__EXERCISE DESCRIPTION__
Copy the lines of the data below word for word, starting at the line that contains "What is the distance from blue" and ending at the line that contains "3.38 meters", with both of those lines included. Leave any picture out of your copy.

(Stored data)
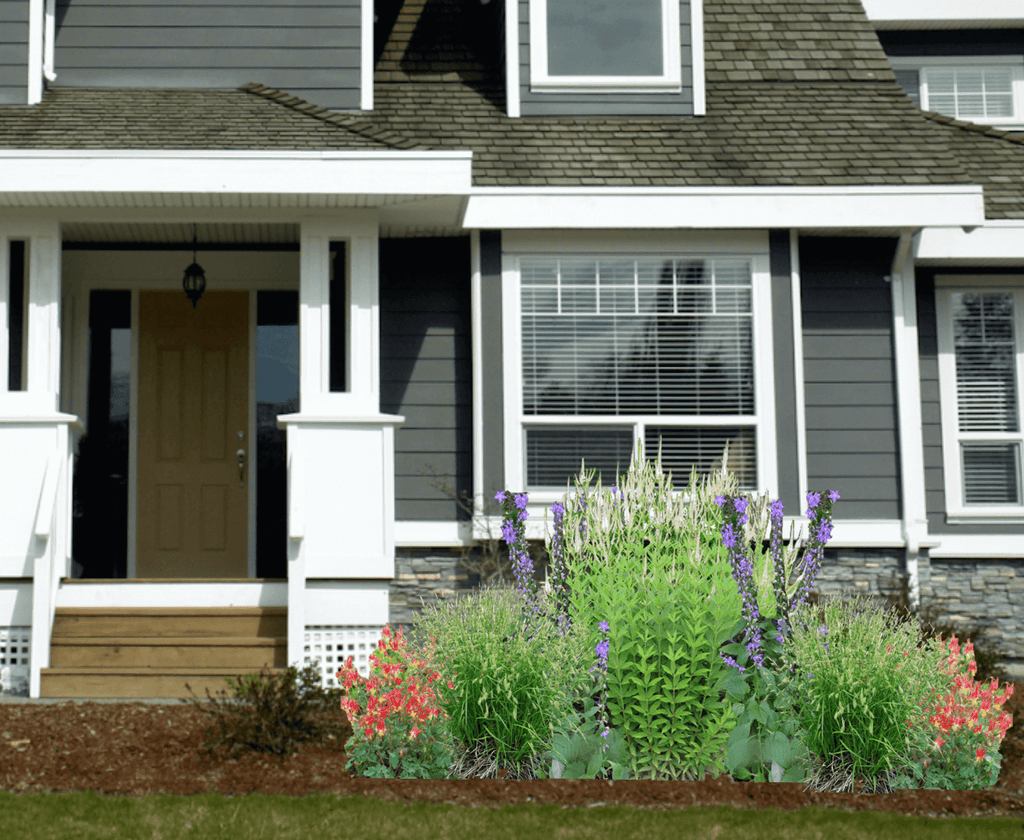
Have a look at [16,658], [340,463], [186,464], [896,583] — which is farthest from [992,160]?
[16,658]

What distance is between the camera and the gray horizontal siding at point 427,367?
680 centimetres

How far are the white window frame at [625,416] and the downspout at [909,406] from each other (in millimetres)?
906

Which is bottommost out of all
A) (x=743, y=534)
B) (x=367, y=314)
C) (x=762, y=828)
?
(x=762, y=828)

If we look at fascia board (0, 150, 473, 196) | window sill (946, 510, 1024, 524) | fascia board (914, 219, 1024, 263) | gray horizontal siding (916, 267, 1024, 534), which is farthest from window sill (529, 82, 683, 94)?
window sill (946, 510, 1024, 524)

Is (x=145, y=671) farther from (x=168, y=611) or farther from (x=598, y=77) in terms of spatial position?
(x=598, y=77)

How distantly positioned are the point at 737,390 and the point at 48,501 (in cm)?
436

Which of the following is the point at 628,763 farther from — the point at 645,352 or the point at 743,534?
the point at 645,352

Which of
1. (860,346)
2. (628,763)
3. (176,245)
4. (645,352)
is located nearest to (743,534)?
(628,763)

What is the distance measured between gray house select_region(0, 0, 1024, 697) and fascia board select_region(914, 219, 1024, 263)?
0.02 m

--

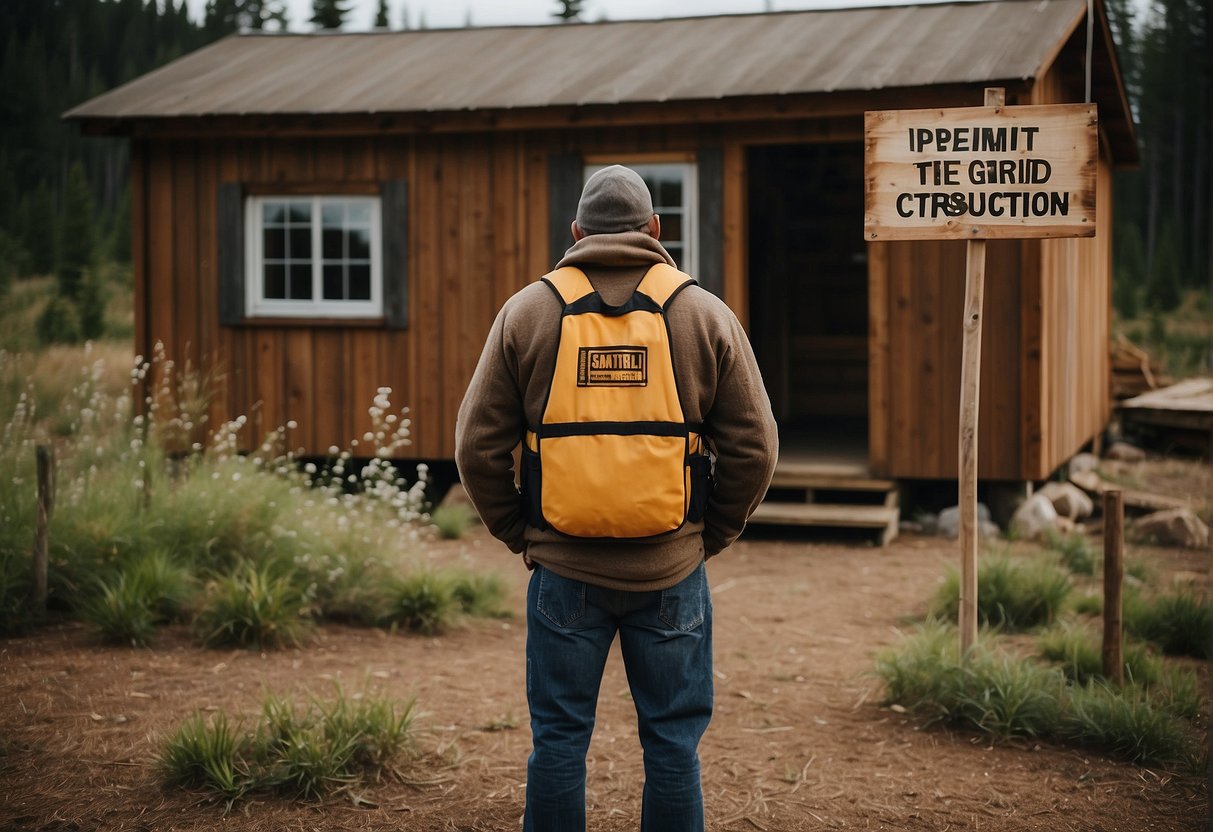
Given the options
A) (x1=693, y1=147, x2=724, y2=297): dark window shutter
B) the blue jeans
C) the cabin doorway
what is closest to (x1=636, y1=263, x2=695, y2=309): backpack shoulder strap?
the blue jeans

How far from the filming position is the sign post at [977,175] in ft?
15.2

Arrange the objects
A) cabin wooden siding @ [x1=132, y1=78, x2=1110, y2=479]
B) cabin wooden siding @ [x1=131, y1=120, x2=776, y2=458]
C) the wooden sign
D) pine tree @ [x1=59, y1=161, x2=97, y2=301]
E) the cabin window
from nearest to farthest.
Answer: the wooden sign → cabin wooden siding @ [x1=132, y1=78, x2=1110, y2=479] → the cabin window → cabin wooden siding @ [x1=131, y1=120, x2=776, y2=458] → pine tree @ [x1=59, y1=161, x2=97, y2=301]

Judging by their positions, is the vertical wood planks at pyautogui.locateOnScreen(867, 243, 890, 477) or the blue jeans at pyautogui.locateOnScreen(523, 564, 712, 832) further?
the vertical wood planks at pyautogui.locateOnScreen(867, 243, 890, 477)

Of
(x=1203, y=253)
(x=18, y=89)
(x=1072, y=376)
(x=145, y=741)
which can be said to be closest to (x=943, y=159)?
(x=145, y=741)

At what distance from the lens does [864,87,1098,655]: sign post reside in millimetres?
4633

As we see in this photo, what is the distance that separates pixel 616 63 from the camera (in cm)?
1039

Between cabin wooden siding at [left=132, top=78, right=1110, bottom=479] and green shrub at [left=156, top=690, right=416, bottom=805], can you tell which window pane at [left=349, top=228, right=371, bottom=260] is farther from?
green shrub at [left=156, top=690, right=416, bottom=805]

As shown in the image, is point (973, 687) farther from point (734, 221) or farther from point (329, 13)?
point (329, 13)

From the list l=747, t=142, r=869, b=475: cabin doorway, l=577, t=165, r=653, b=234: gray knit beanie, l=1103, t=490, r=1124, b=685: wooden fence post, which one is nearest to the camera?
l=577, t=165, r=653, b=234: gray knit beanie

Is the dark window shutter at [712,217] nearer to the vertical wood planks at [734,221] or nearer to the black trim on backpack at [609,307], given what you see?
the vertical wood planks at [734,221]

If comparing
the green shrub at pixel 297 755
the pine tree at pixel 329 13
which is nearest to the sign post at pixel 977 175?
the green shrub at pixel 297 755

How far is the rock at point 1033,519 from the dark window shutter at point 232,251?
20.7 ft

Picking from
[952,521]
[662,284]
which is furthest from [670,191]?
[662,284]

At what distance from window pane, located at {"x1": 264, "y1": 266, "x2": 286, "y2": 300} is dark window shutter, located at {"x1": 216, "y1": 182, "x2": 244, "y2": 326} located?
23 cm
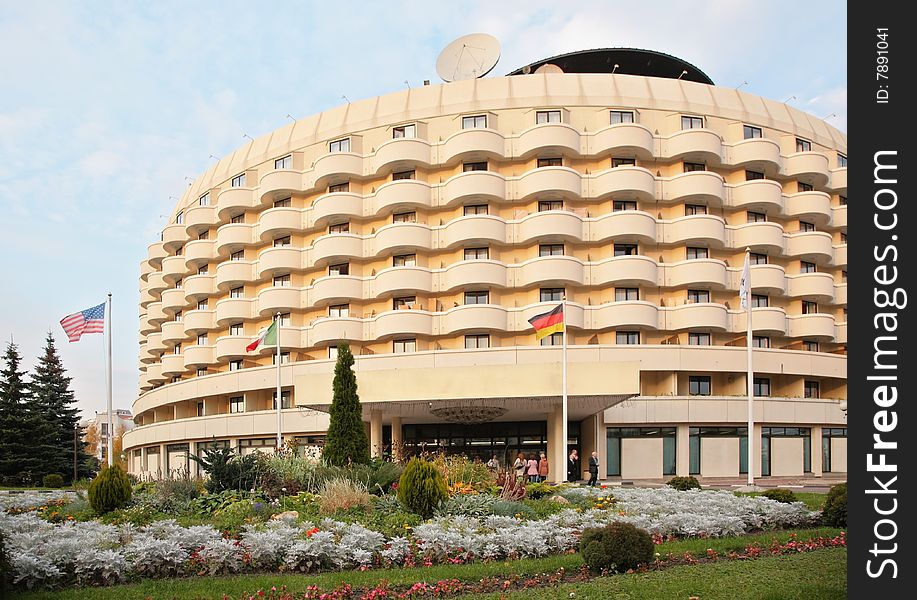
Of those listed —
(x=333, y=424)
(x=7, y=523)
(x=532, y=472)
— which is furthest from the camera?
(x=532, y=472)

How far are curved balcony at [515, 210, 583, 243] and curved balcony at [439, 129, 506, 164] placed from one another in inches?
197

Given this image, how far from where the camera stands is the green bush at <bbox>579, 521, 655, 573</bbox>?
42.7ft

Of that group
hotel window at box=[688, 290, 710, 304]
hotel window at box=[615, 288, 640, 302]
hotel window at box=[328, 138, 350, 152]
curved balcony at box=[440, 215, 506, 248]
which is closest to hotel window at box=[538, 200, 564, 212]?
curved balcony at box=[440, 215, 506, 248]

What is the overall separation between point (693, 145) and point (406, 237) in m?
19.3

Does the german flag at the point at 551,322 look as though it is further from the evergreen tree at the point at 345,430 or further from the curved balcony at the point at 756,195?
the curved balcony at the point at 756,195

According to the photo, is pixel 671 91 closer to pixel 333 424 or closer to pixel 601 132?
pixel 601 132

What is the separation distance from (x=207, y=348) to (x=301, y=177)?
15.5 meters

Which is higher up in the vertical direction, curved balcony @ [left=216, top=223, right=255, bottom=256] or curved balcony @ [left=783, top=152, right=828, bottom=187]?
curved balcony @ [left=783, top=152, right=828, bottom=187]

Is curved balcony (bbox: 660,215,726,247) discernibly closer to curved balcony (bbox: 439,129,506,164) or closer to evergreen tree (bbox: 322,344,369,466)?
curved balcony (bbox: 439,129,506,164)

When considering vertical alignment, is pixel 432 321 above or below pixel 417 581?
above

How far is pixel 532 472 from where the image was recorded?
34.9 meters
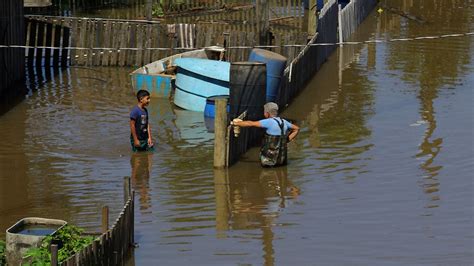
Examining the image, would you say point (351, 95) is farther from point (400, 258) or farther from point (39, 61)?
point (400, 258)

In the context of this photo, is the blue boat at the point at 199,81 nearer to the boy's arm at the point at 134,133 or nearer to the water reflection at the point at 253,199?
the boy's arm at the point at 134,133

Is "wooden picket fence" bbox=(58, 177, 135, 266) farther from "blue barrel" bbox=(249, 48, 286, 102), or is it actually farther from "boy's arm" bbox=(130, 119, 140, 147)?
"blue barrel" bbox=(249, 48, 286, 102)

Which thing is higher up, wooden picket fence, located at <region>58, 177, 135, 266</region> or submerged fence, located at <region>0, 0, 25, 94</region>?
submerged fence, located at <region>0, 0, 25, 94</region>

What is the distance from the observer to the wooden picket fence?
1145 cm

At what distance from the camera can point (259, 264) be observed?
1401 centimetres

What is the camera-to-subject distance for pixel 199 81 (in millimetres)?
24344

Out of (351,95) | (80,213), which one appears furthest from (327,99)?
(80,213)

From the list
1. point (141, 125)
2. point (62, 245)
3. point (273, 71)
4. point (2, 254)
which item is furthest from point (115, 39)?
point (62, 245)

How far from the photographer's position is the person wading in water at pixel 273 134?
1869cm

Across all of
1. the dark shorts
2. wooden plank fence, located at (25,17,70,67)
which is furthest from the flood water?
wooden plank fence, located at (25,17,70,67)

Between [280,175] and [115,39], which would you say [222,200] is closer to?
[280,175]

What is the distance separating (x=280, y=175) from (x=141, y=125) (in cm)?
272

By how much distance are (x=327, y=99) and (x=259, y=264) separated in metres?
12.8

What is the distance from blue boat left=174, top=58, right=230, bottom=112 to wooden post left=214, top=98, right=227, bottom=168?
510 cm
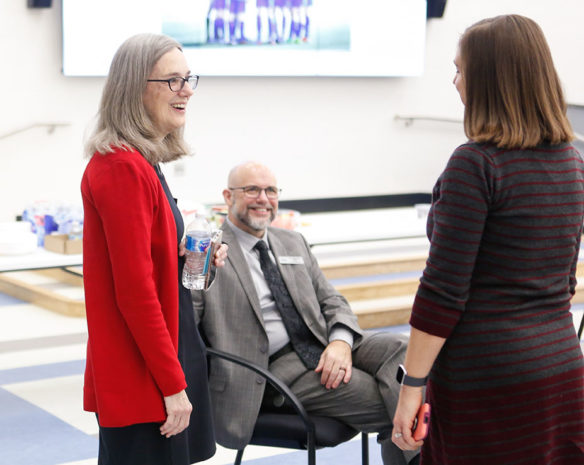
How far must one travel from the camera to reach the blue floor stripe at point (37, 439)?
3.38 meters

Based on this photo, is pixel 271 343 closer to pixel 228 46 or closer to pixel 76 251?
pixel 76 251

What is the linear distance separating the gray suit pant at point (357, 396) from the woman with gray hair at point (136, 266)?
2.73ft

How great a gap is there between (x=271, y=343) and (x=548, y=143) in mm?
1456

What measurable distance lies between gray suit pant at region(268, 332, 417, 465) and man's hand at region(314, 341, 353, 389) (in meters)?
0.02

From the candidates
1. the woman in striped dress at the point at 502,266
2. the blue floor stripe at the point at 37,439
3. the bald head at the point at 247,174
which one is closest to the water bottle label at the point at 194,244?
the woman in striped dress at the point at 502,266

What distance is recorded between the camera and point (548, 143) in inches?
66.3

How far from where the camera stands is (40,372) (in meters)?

---

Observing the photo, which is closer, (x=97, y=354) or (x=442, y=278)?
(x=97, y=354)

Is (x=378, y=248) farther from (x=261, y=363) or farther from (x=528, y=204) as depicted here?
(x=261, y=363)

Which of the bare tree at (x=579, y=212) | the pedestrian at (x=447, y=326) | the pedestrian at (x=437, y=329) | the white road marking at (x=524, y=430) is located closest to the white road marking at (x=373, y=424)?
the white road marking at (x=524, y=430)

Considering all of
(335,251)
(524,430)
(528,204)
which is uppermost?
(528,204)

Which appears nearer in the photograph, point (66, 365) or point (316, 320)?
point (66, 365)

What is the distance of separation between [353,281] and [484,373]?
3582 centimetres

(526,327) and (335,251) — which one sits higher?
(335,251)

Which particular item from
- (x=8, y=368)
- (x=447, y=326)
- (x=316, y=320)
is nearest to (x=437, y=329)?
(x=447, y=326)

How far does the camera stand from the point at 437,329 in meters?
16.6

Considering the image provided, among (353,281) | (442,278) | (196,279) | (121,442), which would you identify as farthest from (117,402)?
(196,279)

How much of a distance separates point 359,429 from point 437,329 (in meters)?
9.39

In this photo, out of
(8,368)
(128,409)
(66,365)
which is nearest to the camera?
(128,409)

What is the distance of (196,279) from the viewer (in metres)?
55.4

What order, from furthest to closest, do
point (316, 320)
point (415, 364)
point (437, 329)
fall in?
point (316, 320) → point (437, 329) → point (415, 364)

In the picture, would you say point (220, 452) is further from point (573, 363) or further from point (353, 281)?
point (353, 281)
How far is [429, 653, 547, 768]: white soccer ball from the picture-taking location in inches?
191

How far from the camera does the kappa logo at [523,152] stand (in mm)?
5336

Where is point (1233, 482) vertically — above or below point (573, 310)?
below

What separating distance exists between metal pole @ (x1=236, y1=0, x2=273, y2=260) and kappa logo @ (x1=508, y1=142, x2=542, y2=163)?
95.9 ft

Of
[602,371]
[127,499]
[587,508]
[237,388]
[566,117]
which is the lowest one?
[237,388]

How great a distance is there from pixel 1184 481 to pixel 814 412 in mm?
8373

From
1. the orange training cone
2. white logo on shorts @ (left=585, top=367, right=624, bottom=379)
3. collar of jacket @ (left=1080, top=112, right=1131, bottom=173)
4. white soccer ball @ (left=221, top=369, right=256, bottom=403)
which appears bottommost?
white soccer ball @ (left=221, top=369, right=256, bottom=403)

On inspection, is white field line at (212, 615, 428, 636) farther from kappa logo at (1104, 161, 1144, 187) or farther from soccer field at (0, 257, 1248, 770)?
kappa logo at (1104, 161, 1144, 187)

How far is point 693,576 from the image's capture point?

__TASK RESULT__
What is the distance from blue boat left=174, top=58, right=230, bottom=112 to wooden post left=214, top=98, right=227, bottom=168?
510 cm
How far must one travel from the camera to reach the blue floor stripe at point (37, 439)?
3.38 meters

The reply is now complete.